Wow Kylee, you were afraid of the so called "garden snake" as I am when seeing the fieldmice running in my compost bins ;-) !! By the way I had to smile about the sentence, that there weren't many lazy people in my country with regard to the flowers they have in front of their houses. That was a good joke ;-). But it is true, still now a lot of houses in the country (especially farmhouses) have flowers outside the windows (mostly pelargoniums). But when visiting Austria and Germany you'll see the same.
Thank you for leaving your comment! Have a good time, Kylee!

Kylee Baumle said...

Barbara ~ Hi Barbara! Oh, I wasn't afraid of the snake at all. I think he's cute! My husband is the one who is afraid of them, but for some reason, this one didn't bother him a bit.
Yes, I did notice that homes in Austria and Germany had lots of flowers as well. Almost everywhere we went on that first trip in 1974 was that way (France, Germany, Austria, Italy, Switzerland, and Luxembourg). We were just in Switzerland and France in 1987 and for France, we only traveled through the eastern edge by train, from Bern to Basel to Luxembourg.
We had such a good time on that trip!

Corner Gardener Sue said...

Great post! I love my compost piles and the snakes that live in and around them. I don't pick them up, but my son does if he gets a chance to.

Your compost area is prettier than mine. LOL

Muum said...

I can get very excited about compost, myself ! We have been 'shopping' the neighborhood for bags of leaves. I just leave them in the bag over the winter until I have some grass, etc to mix in with them in the spring, summer. People are surprised and happy thatI am willing to take those bags o'leaves away. I am surprised they don't use them. mmm. compost - black GOLD!

Anonymous said...

It's wonderful making your own compost. I'm going on my second year, and I've found the more often you turn it, the quicker most of the pieces break down. However, sometimes you just have to let it sit for a month to give things a chance to really decompose - and to give your back a rest from all that shoveling!

Kylee Baumle said...

Sue ~ So snakes are a regular inhabitant of compost piles? Cool!

Muum ~ That's funny, because I told my neighbor to dump his grass clippings in our compost bin rather than burn them. At first, he thought I was a little crazy, and then I explained.
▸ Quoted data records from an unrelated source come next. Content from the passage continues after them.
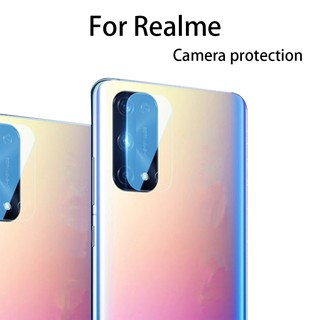 ฟิล์มกระจก กันรอยกล้องหลัง สำหรับ Realme 11 10 Pro + 9 Plus 4G 9i 8 5G 8i 7 7i 6 6i 5 5i 5s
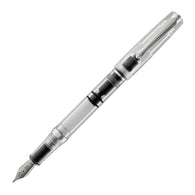 Narwhal Original Fountain Pen in Clear Demonstrator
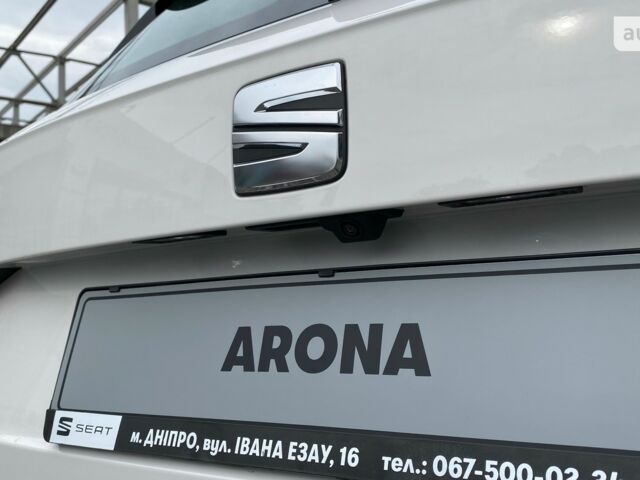 Сеат Arona, об'ємом двигуна 1.6 л та пробігом 0 тис. км за 23357 $, фото 18 на Automoto.ua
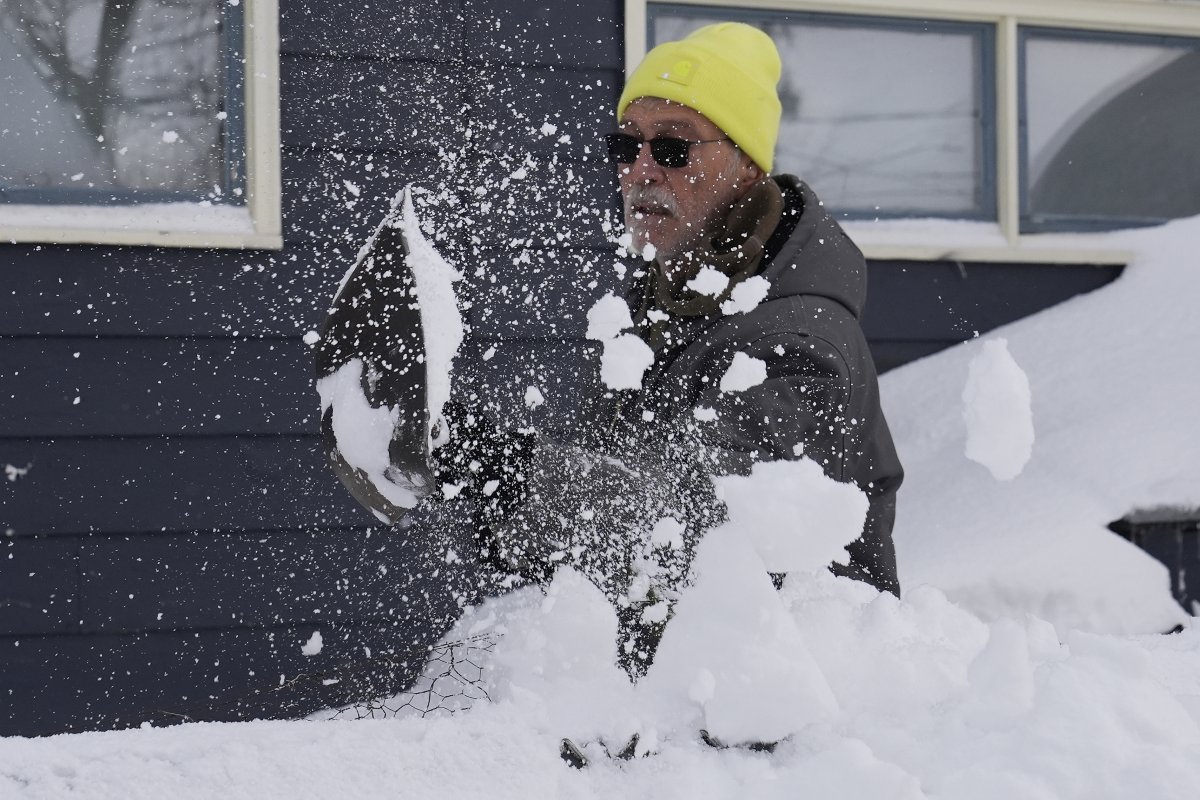 lake effect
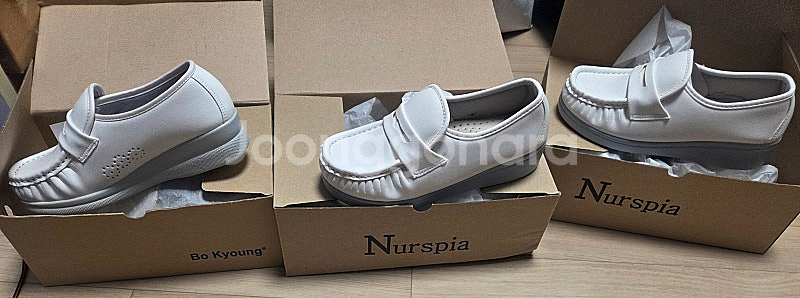 nurspia, bokyoung 간호화 새상품 판매(2...--0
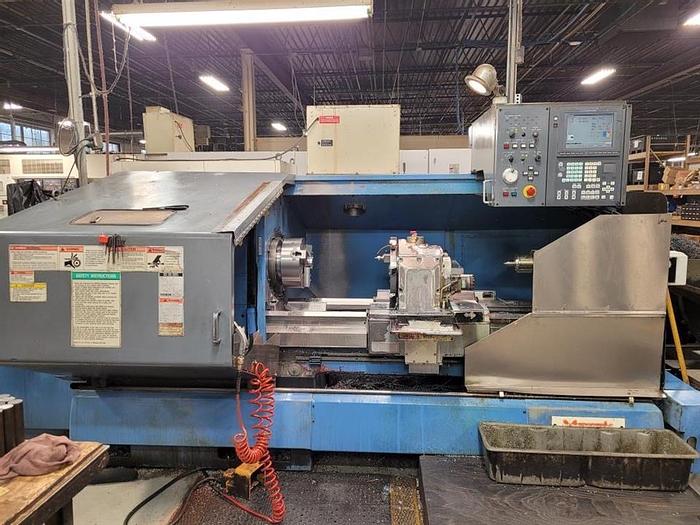 Used 2002 Mazak M4N/1000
LOL

Jason ~ My husband does most of the turning, and we neglect to do it as often as we should, but it doesn't seem to matter a whole lot. I don't care if it is totally broken down before I incorporate it into the soil. If it's close, it still works!

Corner Gardener Sue said...

Yes, snakes are here in Nebraska, anyway. I am like you, in that I don't wait for the compost to completely break down before using it.